Small families in America routinely pay insurance premiums, taxes, childcare fees, and other costs that incentivize large and unsustainable families. These costs often masquerade as discounts as families grow, translating into cost savings to add more children to otherwise complete families.
While this may seem benign or even generous to some parents, this archaic “bigger is better” policy is destroying our environment and our quality of life and is unfairly penalizing smaller families.
Here are some examples:
- Insurance schemes often offer family plans that favor large and unsustainable families, rather than charging for each person enrolled. Alternatives exist that don’t ask smaller or nontraditional families to subsidize their larger brethren. In my son’s school (yes, I have only one child) and many others, childcare plans often don’t charge per child, but instead offer reduced fees and more openings for larger families.
- In federal and state child tax-credit schemes, individuals and small families subsidize tax credits for larger and unsustainable families, and some want to increase the cost in order to incentivize women to have more kids.

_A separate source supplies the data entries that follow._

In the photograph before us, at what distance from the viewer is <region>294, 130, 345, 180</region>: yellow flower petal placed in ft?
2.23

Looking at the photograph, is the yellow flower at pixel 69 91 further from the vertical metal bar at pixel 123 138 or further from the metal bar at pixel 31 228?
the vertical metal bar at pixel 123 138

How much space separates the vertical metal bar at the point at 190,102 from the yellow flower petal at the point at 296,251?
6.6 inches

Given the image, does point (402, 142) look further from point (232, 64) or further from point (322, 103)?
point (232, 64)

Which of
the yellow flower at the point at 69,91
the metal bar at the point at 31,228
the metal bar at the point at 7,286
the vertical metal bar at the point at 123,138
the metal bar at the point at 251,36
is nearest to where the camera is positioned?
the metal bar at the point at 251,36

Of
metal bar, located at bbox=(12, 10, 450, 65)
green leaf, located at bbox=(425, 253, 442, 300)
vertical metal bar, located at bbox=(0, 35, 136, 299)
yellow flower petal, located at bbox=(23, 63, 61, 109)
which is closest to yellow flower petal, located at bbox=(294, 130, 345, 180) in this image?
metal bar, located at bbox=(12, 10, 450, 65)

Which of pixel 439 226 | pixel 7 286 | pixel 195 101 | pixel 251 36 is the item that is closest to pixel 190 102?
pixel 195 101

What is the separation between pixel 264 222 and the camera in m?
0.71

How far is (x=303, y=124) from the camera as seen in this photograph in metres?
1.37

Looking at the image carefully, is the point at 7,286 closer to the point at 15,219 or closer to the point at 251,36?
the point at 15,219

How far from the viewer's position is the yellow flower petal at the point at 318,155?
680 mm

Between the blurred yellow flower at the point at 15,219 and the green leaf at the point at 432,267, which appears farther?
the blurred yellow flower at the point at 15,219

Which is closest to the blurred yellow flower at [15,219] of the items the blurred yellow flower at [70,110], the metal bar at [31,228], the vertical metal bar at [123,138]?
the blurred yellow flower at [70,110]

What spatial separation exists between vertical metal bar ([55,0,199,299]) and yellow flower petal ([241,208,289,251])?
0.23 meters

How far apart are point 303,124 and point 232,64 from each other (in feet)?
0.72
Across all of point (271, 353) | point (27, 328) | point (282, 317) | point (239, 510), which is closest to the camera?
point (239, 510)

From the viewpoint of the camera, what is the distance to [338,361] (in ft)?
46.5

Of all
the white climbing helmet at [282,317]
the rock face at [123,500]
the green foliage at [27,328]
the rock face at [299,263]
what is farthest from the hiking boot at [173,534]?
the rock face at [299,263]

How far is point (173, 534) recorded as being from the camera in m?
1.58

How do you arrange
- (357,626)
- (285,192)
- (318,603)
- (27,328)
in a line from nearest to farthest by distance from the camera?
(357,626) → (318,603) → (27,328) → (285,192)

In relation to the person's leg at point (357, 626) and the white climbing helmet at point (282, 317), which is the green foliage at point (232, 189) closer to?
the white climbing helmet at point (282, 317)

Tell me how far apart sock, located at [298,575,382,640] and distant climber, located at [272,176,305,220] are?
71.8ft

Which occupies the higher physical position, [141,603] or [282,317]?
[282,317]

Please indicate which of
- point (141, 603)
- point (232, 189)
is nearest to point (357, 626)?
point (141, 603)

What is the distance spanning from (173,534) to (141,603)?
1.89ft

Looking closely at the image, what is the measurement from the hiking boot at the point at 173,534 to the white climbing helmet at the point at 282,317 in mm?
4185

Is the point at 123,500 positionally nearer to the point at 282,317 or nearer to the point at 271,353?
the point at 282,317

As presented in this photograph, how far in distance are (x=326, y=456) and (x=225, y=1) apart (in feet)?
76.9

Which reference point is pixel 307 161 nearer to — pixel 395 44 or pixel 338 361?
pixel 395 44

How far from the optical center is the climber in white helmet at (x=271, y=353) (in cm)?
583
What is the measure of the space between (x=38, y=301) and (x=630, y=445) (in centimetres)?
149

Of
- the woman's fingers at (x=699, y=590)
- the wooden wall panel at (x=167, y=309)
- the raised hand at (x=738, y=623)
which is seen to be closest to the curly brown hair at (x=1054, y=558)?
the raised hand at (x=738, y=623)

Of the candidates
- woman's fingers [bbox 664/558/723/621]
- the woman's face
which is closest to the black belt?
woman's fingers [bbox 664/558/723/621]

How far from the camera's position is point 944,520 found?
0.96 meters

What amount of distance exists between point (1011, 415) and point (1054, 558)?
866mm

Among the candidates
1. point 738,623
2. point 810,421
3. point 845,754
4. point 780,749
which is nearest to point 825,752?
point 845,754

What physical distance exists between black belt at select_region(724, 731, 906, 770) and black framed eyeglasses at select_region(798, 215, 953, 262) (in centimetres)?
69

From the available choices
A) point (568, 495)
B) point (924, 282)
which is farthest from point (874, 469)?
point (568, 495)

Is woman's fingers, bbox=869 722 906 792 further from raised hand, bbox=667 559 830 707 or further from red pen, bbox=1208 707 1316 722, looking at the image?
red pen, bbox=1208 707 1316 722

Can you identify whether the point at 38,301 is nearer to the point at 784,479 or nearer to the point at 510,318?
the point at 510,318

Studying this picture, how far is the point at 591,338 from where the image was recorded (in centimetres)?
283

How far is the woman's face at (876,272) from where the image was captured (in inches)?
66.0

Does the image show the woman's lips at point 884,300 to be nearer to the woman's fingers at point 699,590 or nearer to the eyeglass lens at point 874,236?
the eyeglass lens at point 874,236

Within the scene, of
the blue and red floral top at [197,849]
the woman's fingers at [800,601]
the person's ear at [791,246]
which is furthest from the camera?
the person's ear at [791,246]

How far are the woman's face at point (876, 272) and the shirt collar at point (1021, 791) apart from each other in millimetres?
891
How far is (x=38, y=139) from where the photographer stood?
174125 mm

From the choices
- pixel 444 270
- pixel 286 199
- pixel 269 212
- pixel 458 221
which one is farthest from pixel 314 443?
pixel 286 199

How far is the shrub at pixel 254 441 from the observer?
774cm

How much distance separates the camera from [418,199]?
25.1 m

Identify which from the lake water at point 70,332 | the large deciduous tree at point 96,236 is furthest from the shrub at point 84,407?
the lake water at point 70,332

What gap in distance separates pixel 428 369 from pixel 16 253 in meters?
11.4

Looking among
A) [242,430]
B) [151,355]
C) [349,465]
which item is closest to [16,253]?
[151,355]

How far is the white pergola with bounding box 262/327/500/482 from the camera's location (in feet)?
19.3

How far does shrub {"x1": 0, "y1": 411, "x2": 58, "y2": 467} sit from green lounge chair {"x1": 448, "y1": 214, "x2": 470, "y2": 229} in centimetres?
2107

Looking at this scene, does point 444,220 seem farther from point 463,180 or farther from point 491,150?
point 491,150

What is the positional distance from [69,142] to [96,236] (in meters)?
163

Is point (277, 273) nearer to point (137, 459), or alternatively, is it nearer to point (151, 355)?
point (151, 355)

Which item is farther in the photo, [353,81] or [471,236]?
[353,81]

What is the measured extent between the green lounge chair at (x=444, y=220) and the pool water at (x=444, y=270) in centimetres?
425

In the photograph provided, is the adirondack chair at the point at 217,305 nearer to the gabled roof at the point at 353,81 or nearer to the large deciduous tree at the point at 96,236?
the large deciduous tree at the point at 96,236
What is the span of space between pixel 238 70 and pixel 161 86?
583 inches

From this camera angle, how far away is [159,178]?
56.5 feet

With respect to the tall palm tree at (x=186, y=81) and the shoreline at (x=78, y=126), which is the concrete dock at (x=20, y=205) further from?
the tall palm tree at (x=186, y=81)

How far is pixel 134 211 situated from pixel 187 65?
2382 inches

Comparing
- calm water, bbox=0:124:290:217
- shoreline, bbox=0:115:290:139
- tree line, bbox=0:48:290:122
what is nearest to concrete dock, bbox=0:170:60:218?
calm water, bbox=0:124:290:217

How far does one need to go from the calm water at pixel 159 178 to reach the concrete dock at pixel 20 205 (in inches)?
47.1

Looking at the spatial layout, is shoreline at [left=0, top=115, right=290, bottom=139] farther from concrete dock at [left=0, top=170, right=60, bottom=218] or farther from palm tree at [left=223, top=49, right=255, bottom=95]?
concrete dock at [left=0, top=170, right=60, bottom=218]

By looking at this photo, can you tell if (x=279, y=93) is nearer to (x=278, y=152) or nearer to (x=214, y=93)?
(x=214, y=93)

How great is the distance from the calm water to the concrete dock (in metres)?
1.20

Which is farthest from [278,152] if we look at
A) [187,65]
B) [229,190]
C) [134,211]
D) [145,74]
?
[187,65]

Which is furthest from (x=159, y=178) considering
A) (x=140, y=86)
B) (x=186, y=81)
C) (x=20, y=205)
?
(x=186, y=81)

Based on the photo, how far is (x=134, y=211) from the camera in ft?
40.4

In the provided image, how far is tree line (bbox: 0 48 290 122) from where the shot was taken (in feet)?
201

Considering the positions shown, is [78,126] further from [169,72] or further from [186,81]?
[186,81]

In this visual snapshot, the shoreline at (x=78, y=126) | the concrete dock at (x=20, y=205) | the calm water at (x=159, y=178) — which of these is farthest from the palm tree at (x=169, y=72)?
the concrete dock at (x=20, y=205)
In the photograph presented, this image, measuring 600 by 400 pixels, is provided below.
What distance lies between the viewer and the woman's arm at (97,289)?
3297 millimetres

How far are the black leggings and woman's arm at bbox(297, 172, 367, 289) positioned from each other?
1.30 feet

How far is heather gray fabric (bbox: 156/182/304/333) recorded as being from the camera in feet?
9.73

- Do we really want to punish responsible families just so that governments and big businesses can have more taxpayers and cheap labor for the future? Especially when study after study shows that this trend is bad for kids and is destroying our environment and our quality of life?
Instead of incentivizing large and unsustainable families, polices should be based on the first human right: ensuring every child their right to an ecologically and socially fair start in life.
That means incentivizing smaller and more sustainable families who invest more in each child and who can use the resources they save to help improve the conditions into which other families bring their children.
TAKE ACTION: Tell us your story! If this resonates with you, write to email@example.com and tell us your experience. Also, urge Congress to embrace smaller families who can invest more in each child.
*After this initial post was written another anonymous mother, who works as an executive in one of the largest companies in the United States, came forward and had this to say: “Even in the arts and other places where there is say a single or couple membership, the options often jump to a family membership of 4 kids and sometimes more, without an in-between option if you only have one kid. I’ve seen that a lot and it pisses me off.”